Saturday, July 28, 2007
CRIKEY: Talking Turkey, democracy and EU membership
Turks have just elected an Islamist government. But we aren't talking about HAMAS here. Turkey’s Islamists combine free market economics, recognition of Israel, pro-Western foreign policy and more zeal to join the EU than any of its more allegedly secular predecessors.
Still, many conservatives (both social and economic) oppose Turkey’s entry into the EU. I saw this in action back in October 2005 at the launch of the Australian edition of In Defence of Global Capital published by the CIS.
The author is an ex-greenie ex-socialist Swede, Johan Norberg, who converted to capitalism after researching ways to fight global poverty. He now believes globalised capitalism, removing trade barriers and liberalising international labour markets is essential to solving intractable economic, social, environmental and security problems.
Paul Kelly from The Oz and James Morrow (whose Investigate magazine’s Australian edition seems to have gone underground, if not under) introduced Norberg with all smiles and praise. One even praised him for his good looks!
Norberg lapped it up before telling us to open our borders to new goods, services, people and money. He attacked the EU’s rhetoric on globalisation and its hypocrisy in placing high tariff walls to stop imports from the third world.
I noticed a slight change in tone from Kelly, Morrow and the audience when Norberg said the West should liberalise their immigration policies and acknowledge that the greatest achievements and contributions in culture, business and politics often come from migrants and refugees.
I couldn’t help myself. In question time, I asked whether Norberg supported EU membership for Turkey. To the chagrin of his conservative Sydney audience, Norberg went on to explain why arguments EU conservatives use to oppose Turkey’s entry are in fact excellent reasons to support it:
1. Turkey is too big and will make up 15% of the EU’s population. True, but size represents opportunities, especially given Turkey’s growing economy.
2. Turkey is too poor. True, but many recent entrants are poorer and will prove a greater drain. Plus poor Europeans often do the jobs that rich Europeans refuse to do.
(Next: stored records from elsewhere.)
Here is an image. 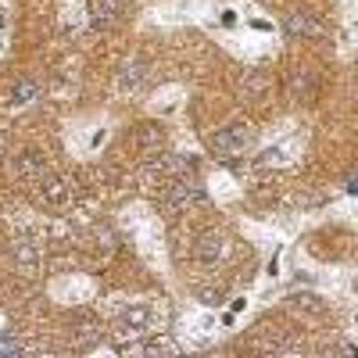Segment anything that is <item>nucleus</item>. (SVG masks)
<instances>
[{
    "label": "nucleus",
    "instance_id": "obj_3",
    "mask_svg": "<svg viewBox=\"0 0 358 358\" xmlns=\"http://www.w3.org/2000/svg\"><path fill=\"white\" fill-rule=\"evenodd\" d=\"M194 258L204 262V265H215L222 258V236H219V229H201L197 244H194Z\"/></svg>",
    "mask_w": 358,
    "mask_h": 358
},
{
    "label": "nucleus",
    "instance_id": "obj_13",
    "mask_svg": "<svg viewBox=\"0 0 358 358\" xmlns=\"http://www.w3.org/2000/svg\"><path fill=\"white\" fill-rule=\"evenodd\" d=\"M43 165V158L36 155V151H25L22 158H18V172H36Z\"/></svg>",
    "mask_w": 358,
    "mask_h": 358
},
{
    "label": "nucleus",
    "instance_id": "obj_7",
    "mask_svg": "<svg viewBox=\"0 0 358 358\" xmlns=\"http://www.w3.org/2000/svg\"><path fill=\"white\" fill-rule=\"evenodd\" d=\"M143 79H147V65L143 62H129L122 72H118V83H122L126 90H140Z\"/></svg>",
    "mask_w": 358,
    "mask_h": 358
},
{
    "label": "nucleus",
    "instance_id": "obj_9",
    "mask_svg": "<svg viewBox=\"0 0 358 358\" xmlns=\"http://www.w3.org/2000/svg\"><path fill=\"white\" fill-rule=\"evenodd\" d=\"M290 305H294V308H301V312H312V315H322V312H326V301H322V297L305 294V290H301V294H294V297H290Z\"/></svg>",
    "mask_w": 358,
    "mask_h": 358
},
{
    "label": "nucleus",
    "instance_id": "obj_4",
    "mask_svg": "<svg viewBox=\"0 0 358 358\" xmlns=\"http://www.w3.org/2000/svg\"><path fill=\"white\" fill-rule=\"evenodd\" d=\"M165 197H169L172 204H194V201H204V187L194 183V179H187V176H179L176 183L169 187Z\"/></svg>",
    "mask_w": 358,
    "mask_h": 358
},
{
    "label": "nucleus",
    "instance_id": "obj_10",
    "mask_svg": "<svg viewBox=\"0 0 358 358\" xmlns=\"http://www.w3.org/2000/svg\"><path fill=\"white\" fill-rule=\"evenodd\" d=\"M122 326L126 330H143V326H151V308H126L122 312Z\"/></svg>",
    "mask_w": 358,
    "mask_h": 358
},
{
    "label": "nucleus",
    "instance_id": "obj_15",
    "mask_svg": "<svg viewBox=\"0 0 358 358\" xmlns=\"http://www.w3.org/2000/svg\"><path fill=\"white\" fill-rule=\"evenodd\" d=\"M197 301H204V305H219V301H222V294H219V290H204V287H201V290H197Z\"/></svg>",
    "mask_w": 358,
    "mask_h": 358
},
{
    "label": "nucleus",
    "instance_id": "obj_6",
    "mask_svg": "<svg viewBox=\"0 0 358 358\" xmlns=\"http://www.w3.org/2000/svg\"><path fill=\"white\" fill-rule=\"evenodd\" d=\"M179 165H190V158H179V155H155L143 162V172H179Z\"/></svg>",
    "mask_w": 358,
    "mask_h": 358
},
{
    "label": "nucleus",
    "instance_id": "obj_1",
    "mask_svg": "<svg viewBox=\"0 0 358 358\" xmlns=\"http://www.w3.org/2000/svg\"><path fill=\"white\" fill-rule=\"evenodd\" d=\"M251 143V129L248 126H226L212 136V151L219 158H229V155H241L244 147Z\"/></svg>",
    "mask_w": 358,
    "mask_h": 358
},
{
    "label": "nucleus",
    "instance_id": "obj_2",
    "mask_svg": "<svg viewBox=\"0 0 358 358\" xmlns=\"http://www.w3.org/2000/svg\"><path fill=\"white\" fill-rule=\"evenodd\" d=\"M40 190H43V201L54 204V208H65V204L72 201V187H69V179H65V176L47 172V176L40 179Z\"/></svg>",
    "mask_w": 358,
    "mask_h": 358
},
{
    "label": "nucleus",
    "instance_id": "obj_14",
    "mask_svg": "<svg viewBox=\"0 0 358 358\" xmlns=\"http://www.w3.org/2000/svg\"><path fill=\"white\" fill-rule=\"evenodd\" d=\"M0 355H22V341L15 334H4L0 337Z\"/></svg>",
    "mask_w": 358,
    "mask_h": 358
},
{
    "label": "nucleus",
    "instance_id": "obj_11",
    "mask_svg": "<svg viewBox=\"0 0 358 358\" xmlns=\"http://www.w3.org/2000/svg\"><path fill=\"white\" fill-rule=\"evenodd\" d=\"M36 83H29V79H22L15 90H11V97H8V104H22V101H29V97H36Z\"/></svg>",
    "mask_w": 358,
    "mask_h": 358
},
{
    "label": "nucleus",
    "instance_id": "obj_5",
    "mask_svg": "<svg viewBox=\"0 0 358 358\" xmlns=\"http://www.w3.org/2000/svg\"><path fill=\"white\" fill-rule=\"evenodd\" d=\"M283 29H287L290 36H315L319 33V22L308 18V15H301V11H294V15H287Z\"/></svg>",
    "mask_w": 358,
    "mask_h": 358
},
{
    "label": "nucleus",
    "instance_id": "obj_12",
    "mask_svg": "<svg viewBox=\"0 0 358 358\" xmlns=\"http://www.w3.org/2000/svg\"><path fill=\"white\" fill-rule=\"evenodd\" d=\"M76 334H79V344H94V341L101 337V330H97L94 322H86V319L76 322Z\"/></svg>",
    "mask_w": 358,
    "mask_h": 358
},
{
    "label": "nucleus",
    "instance_id": "obj_8",
    "mask_svg": "<svg viewBox=\"0 0 358 358\" xmlns=\"http://www.w3.org/2000/svg\"><path fill=\"white\" fill-rule=\"evenodd\" d=\"M15 262L22 265V268H33V265H40V255H36V244L33 241H15Z\"/></svg>",
    "mask_w": 358,
    "mask_h": 358
},
{
    "label": "nucleus",
    "instance_id": "obj_16",
    "mask_svg": "<svg viewBox=\"0 0 358 358\" xmlns=\"http://www.w3.org/2000/svg\"><path fill=\"white\" fill-rule=\"evenodd\" d=\"M136 140L147 147V140H158V129H151V126H140V129H136Z\"/></svg>",
    "mask_w": 358,
    "mask_h": 358
}]
</instances>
3. Turkey is too Muslim. Norberg said that not all Muslims are the same. Some of Europe’s more troublesome Muslim migrants are victims of overly generous welfare policies and inflexible and overly regulated labour markets. A fresh injection of Westernised Turkish Muslims will help the process of economic and social integration for (often less integrated) South Asian and North African ethnic Muslim groups.
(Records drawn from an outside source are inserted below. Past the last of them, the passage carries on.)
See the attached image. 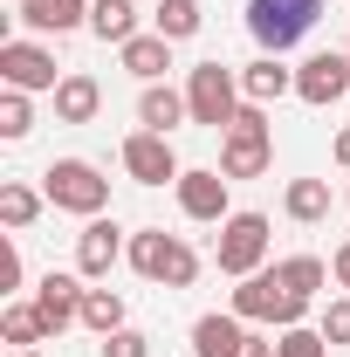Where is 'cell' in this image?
Listing matches in <instances>:
<instances>
[{
    "instance_id": "cell-1",
    "label": "cell",
    "mask_w": 350,
    "mask_h": 357,
    "mask_svg": "<svg viewBox=\"0 0 350 357\" xmlns=\"http://www.w3.org/2000/svg\"><path fill=\"white\" fill-rule=\"evenodd\" d=\"M309 310V296H296L282 282V268H261V275H241L234 282V316L241 323H275V330H296Z\"/></svg>"
},
{
    "instance_id": "cell-2",
    "label": "cell",
    "mask_w": 350,
    "mask_h": 357,
    "mask_svg": "<svg viewBox=\"0 0 350 357\" xmlns=\"http://www.w3.org/2000/svg\"><path fill=\"white\" fill-rule=\"evenodd\" d=\"M131 268L144 282H158V289H192V282H199V255H192L178 234H165V227L131 234Z\"/></svg>"
},
{
    "instance_id": "cell-3",
    "label": "cell",
    "mask_w": 350,
    "mask_h": 357,
    "mask_svg": "<svg viewBox=\"0 0 350 357\" xmlns=\"http://www.w3.org/2000/svg\"><path fill=\"white\" fill-rule=\"evenodd\" d=\"M42 192H48V206L83 213V220H96V213L110 206V178L96 172L89 158H55V165L42 172Z\"/></svg>"
},
{
    "instance_id": "cell-4",
    "label": "cell",
    "mask_w": 350,
    "mask_h": 357,
    "mask_svg": "<svg viewBox=\"0 0 350 357\" xmlns=\"http://www.w3.org/2000/svg\"><path fill=\"white\" fill-rule=\"evenodd\" d=\"M316 14L323 0H248V35L261 42V55H282L316 28Z\"/></svg>"
},
{
    "instance_id": "cell-5",
    "label": "cell",
    "mask_w": 350,
    "mask_h": 357,
    "mask_svg": "<svg viewBox=\"0 0 350 357\" xmlns=\"http://www.w3.org/2000/svg\"><path fill=\"white\" fill-rule=\"evenodd\" d=\"M268 165H275L268 117H261V103H241L234 124H227V144H220V172H227V178H261Z\"/></svg>"
},
{
    "instance_id": "cell-6",
    "label": "cell",
    "mask_w": 350,
    "mask_h": 357,
    "mask_svg": "<svg viewBox=\"0 0 350 357\" xmlns=\"http://www.w3.org/2000/svg\"><path fill=\"white\" fill-rule=\"evenodd\" d=\"M213 261H220V275H261V261H268V213H227L220 220V241H213Z\"/></svg>"
},
{
    "instance_id": "cell-7",
    "label": "cell",
    "mask_w": 350,
    "mask_h": 357,
    "mask_svg": "<svg viewBox=\"0 0 350 357\" xmlns=\"http://www.w3.org/2000/svg\"><path fill=\"white\" fill-rule=\"evenodd\" d=\"M185 103H192V124H213V131H227V124H234V110H241L248 96H241V76H234V69L199 62V69L185 76Z\"/></svg>"
},
{
    "instance_id": "cell-8",
    "label": "cell",
    "mask_w": 350,
    "mask_h": 357,
    "mask_svg": "<svg viewBox=\"0 0 350 357\" xmlns=\"http://www.w3.org/2000/svg\"><path fill=\"white\" fill-rule=\"evenodd\" d=\"M124 172L137 178V185H178V151H172V137H158V131H131L124 137Z\"/></svg>"
},
{
    "instance_id": "cell-9",
    "label": "cell",
    "mask_w": 350,
    "mask_h": 357,
    "mask_svg": "<svg viewBox=\"0 0 350 357\" xmlns=\"http://www.w3.org/2000/svg\"><path fill=\"white\" fill-rule=\"evenodd\" d=\"M0 76H7V89H48L55 96V48H42V42H0Z\"/></svg>"
},
{
    "instance_id": "cell-10",
    "label": "cell",
    "mask_w": 350,
    "mask_h": 357,
    "mask_svg": "<svg viewBox=\"0 0 350 357\" xmlns=\"http://www.w3.org/2000/svg\"><path fill=\"white\" fill-rule=\"evenodd\" d=\"M296 96L303 103H337V96H350V55L344 48H323V55H309L303 69H296Z\"/></svg>"
},
{
    "instance_id": "cell-11",
    "label": "cell",
    "mask_w": 350,
    "mask_h": 357,
    "mask_svg": "<svg viewBox=\"0 0 350 357\" xmlns=\"http://www.w3.org/2000/svg\"><path fill=\"white\" fill-rule=\"evenodd\" d=\"M83 282H76V275H55V268H48L42 282H35V310H42V323H48V337H62V330H69V323H83Z\"/></svg>"
},
{
    "instance_id": "cell-12",
    "label": "cell",
    "mask_w": 350,
    "mask_h": 357,
    "mask_svg": "<svg viewBox=\"0 0 350 357\" xmlns=\"http://www.w3.org/2000/svg\"><path fill=\"white\" fill-rule=\"evenodd\" d=\"M178 213L185 220H227V172H178Z\"/></svg>"
},
{
    "instance_id": "cell-13",
    "label": "cell",
    "mask_w": 350,
    "mask_h": 357,
    "mask_svg": "<svg viewBox=\"0 0 350 357\" xmlns=\"http://www.w3.org/2000/svg\"><path fill=\"white\" fill-rule=\"evenodd\" d=\"M117 255H124V241H117V220H103V213H96V220L76 234V268H83L89 282H103V275L117 268Z\"/></svg>"
},
{
    "instance_id": "cell-14",
    "label": "cell",
    "mask_w": 350,
    "mask_h": 357,
    "mask_svg": "<svg viewBox=\"0 0 350 357\" xmlns=\"http://www.w3.org/2000/svg\"><path fill=\"white\" fill-rule=\"evenodd\" d=\"M14 21L35 35H69V28H89V0H21Z\"/></svg>"
},
{
    "instance_id": "cell-15",
    "label": "cell",
    "mask_w": 350,
    "mask_h": 357,
    "mask_svg": "<svg viewBox=\"0 0 350 357\" xmlns=\"http://www.w3.org/2000/svg\"><path fill=\"white\" fill-rule=\"evenodd\" d=\"M192 117V103L178 96V89H165V83H144V96H137V124L144 131H158V137H172L178 124Z\"/></svg>"
},
{
    "instance_id": "cell-16",
    "label": "cell",
    "mask_w": 350,
    "mask_h": 357,
    "mask_svg": "<svg viewBox=\"0 0 350 357\" xmlns=\"http://www.w3.org/2000/svg\"><path fill=\"white\" fill-rule=\"evenodd\" d=\"M103 110V83L96 76H62L55 83V124H89Z\"/></svg>"
},
{
    "instance_id": "cell-17",
    "label": "cell",
    "mask_w": 350,
    "mask_h": 357,
    "mask_svg": "<svg viewBox=\"0 0 350 357\" xmlns=\"http://www.w3.org/2000/svg\"><path fill=\"white\" fill-rule=\"evenodd\" d=\"M241 344H248V330H241V316H199L192 323V357H241Z\"/></svg>"
},
{
    "instance_id": "cell-18",
    "label": "cell",
    "mask_w": 350,
    "mask_h": 357,
    "mask_svg": "<svg viewBox=\"0 0 350 357\" xmlns=\"http://www.w3.org/2000/svg\"><path fill=\"white\" fill-rule=\"evenodd\" d=\"M241 96L248 103H275V96H296V69H282V55H261L241 69Z\"/></svg>"
},
{
    "instance_id": "cell-19",
    "label": "cell",
    "mask_w": 350,
    "mask_h": 357,
    "mask_svg": "<svg viewBox=\"0 0 350 357\" xmlns=\"http://www.w3.org/2000/svg\"><path fill=\"white\" fill-rule=\"evenodd\" d=\"M117 55H124V69H131L137 83H158V76L172 69V42H165V35H131Z\"/></svg>"
},
{
    "instance_id": "cell-20",
    "label": "cell",
    "mask_w": 350,
    "mask_h": 357,
    "mask_svg": "<svg viewBox=\"0 0 350 357\" xmlns=\"http://www.w3.org/2000/svg\"><path fill=\"white\" fill-rule=\"evenodd\" d=\"M89 35L124 48L137 35V0H89Z\"/></svg>"
},
{
    "instance_id": "cell-21",
    "label": "cell",
    "mask_w": 350,
    "mask_h": 357,
    "mask_svg": "<svg viewBox=\"0 0 350 357\" xmlns=\"http://www.w3.org/2000/svg\"><path fill=\"white\" fill-rule=\"evenodd\" d=\"M151 21H158V35H165V42H192V35L206 28V7H199V0H158V7H151Z\"/></svg>"
},
{
    "instance_id": "cell-22",
    "label": "cell",
    "mask_w": 350,
    "mask_h": 357,
    "mask_svg": "<svg viewBox=\"0 0 350 357\" xmlns=\"http://www.w3.org/2000/svg\"><path fill=\"white\" fill-rule=\"evenodd\" d=\"M282 206H289V220L316 227V220H330V185H323V178H289Z\"/></svg>"
},
{
    "instance_id": "cell-23",
    "label": "cell",
    "mask_w": 350,
    "mask_h": 357,
    "mask_svg": "<svg viewBox=\"0 0 350 357\" xmlns=\"http://www.w3.org/2000/svg\"><path fill=\"white\" fill-rule=\"evenodd\" d=\"M0 337L21 344V351H35V344H48V323H42L35 303H7V310H0Z\"/></svg>"
},
{
    "instance_id": "cell-24",
    "label": "cell",
    "mask_w": 350,
    "mask_h": 357,
    "mask_svg": "<svg viewBox=\"0 0 350 357\" xmlns=\"http://www.w3.org/2000/svg\"><path fill=\"white\" fill-rule=\"evenodd\" d=\"M83 323L96 330V337L124 330V296H117V289H89V296H83Z\"/></svg>"
},
{
    "instance_id": "cell-25",
    "label": "cell",
    "mask_w": 350,
    "mask_h": 357,
    "mask_svg": "<svg viewBox=\"0 0 350 357\" xmlns=\"http://www.w3.org/2000/svg\"><path fill=\"white\" fill-rule=\"evenodd\" d=\"M42 199H48V192H35V185H0V220H7L14 234H21V227H35Z\"/></svg>"
},
{
    "instance_id": "cell-26",
    "label": "cell",
    "mask_w": 350,
    "mask_h": 357,
    "mask_svg": "<svg viewBox=\"0 0 350 357\" xmlns=\"http://www.w3.org/2000/svg\"><path fill=\"white\" fill-rule=\"evenodd\" d=\"M275 268H282V282H289L296 296H316V289L330 282V268L316 261V255H289V261H275Z\"/></svg>"
},
{
    "instance_id": "cell-27",
    "label": "cell",
    "mask_w": 350,
    "mask_h": 357,
    "mask_svg": "<svg viewBox=\"0 0 350 357\" xmlns=\"http://www.w3.org/2000/svg\"><path fill=\"white\" fill-rule=\"evenodd\" d=\"M28 131H35L28 89H7V96H0V137H28Z\"/></svg>"
},
{
    "instance_id": "cell-28",
    "label": "cell",
    "mask_w": 350,
    "mask_h": 357,
    "mask_svg": "<svg viewBox=\"0 0 350 357\" xmlns=\"http://www.w3.org/2000/svg\"><path fill=\"white\" fill-rule=\"evenodd\" d=\"M323 344H330L323 330L296 323V330H282V337H275V357H323Z\"/></svg>"
},
{
    "instance_id": "cell-29",
    "label": "cell",
    "mask_w": 350,
    "mask_h": 357,
    "mask_svg": "<svg viewBox=\"0 0 350 357\" xmlns=\"http://www.w3.org/2000/svg\"><path fill=\"white\" fill-rule=\"evenodd\" d=\"M103 357H151V337L124 323V330H110V337H103Z\"/></svg>"
},
{
    "instance_id": "cell-30",
    "label": "cell",
    "mask_w": 350,
    "mask_h": 357,
    "mask_svg": "<svg viewBox=\"0 0 350 357\" xmlns=\"http://www.w3.org/2000/svg\"><path fill=\"white\" fill-rule=\"evenodd\" d=\"M316 330H323L330 344H350V296H337V303L323 310V323H316Z\"/></svg>"
},
{
    "instance_id": "cell-31",
    "label": "cell",
    "mask_w": 350,
    "mask_h": 357,
    "mask_svg": "<svg viewBox=\"0 0 350 357\" xmlns=\"http://www.w3.org/2000/svg\"><path fill=\"white\" fill-rule=\"evenodd\" d=\"M0 289H7V296L21 289V248H14V234L0 241Z\"/></svg>"
},
{
    "instance_id": "cell-32",
    "label": "cell",
    "mask_w": 350,
    "mask_h": 357,
    "mask_svg": "<svg viewBox=\"0 0 350 357\" xmlns=\"http://www.w3.org/2000/svg\"><path fill=\"white\" fill-rule=\"evenodd\" d=\"M241 357H275V344H268V337H254V330H248V344H241Z\"/></svg>"
},
{
    "instance_id": "cell-33",
    "label": "cell",
    "mask_w": 350,
    "mask_h": 357,
    "mask_svg": "<svg viewBox=\"0 0 350 357\" xmlns=\"http://www.w3.org/2000/svg\"><path fill=\"white\" fill-rule=\"evenodd\" d=\"M330 158H337V165H344V172H350V124H344V131H337V144H330Z\"/></svg>"
},
{
    "instance_id": "cell-34",
    "label": "cell",
    "mask_w": 350,
    "mask_h": 357,
    "mask_svg": "<svg viewBox=\"0 0 350 357\" xmlns=\"http://www.w3.org/2000/svg\"><path fill=\"white\" fill-rule=\"evenodd\" d=\"M330 275H337V282H344V289H350V241H344V248H337V261H330Z\"/></svg>"
},
{
    "instance_id": "cell-35",
    "label": "cell",
    "mask_w": 350,
    "mask_h": 357,
    "mask_svg": "<svg viewBox=\"0 0 350 357\" xmlns=\"http://www.w3.org/2000/svg\"><path fill=\"white\" fill-rule=\"evenodd\" d=\"M21 357H42V351H21Z\"/></svg>"
},
{
    "instance_id": "cell-36",
    "label": "cell",
    "mask_w": 350,
    "mask_h": 357,
    "mask_svg": "<svg viewBox=\"0 0 350 357\" xmlns=\"http://www.w3.org/2000/svg\"><path fill=\"white\" fill-rule=\"evenodd\" d=\"M14 7H21V0H14Z\"/></svg>"
},
{
    "instance_id": "cell-37",
    "label": "cell",
    "mask_w": 350,
    "mask_h": 357,
    "mask_svg": "<svg viewBox=\"0 0 350 357\" xmlns=\"http://www.w3.org/2000/svg\"><path fill=\"white\" fill-rule=\"evenodd\" d=\"M344 55H350V48H344Z\"/></svg>"
}]
</instances>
Further, if the EU strings Turkey along with all these promises of membership if Turkey reforms its economy and polity, then dumps Turkey just for some historical and religious prejudice, it will damage the EU more than Turkey.
Norberg wasn’t exactly the most popular person in the room after all that. My notes show Paddy McGuinness almost choking on his wine, then arguing profusely about the hordes of German and French Muslims rioting, and Norberg responding by saying it was more complex than just culture and sect.
It seemed my Turkey-EU question let the kebab out of the bag. It was hilarious to see this allegedly conservative crowd push their free market economics out the window to make way for their pet sectarian prejudices.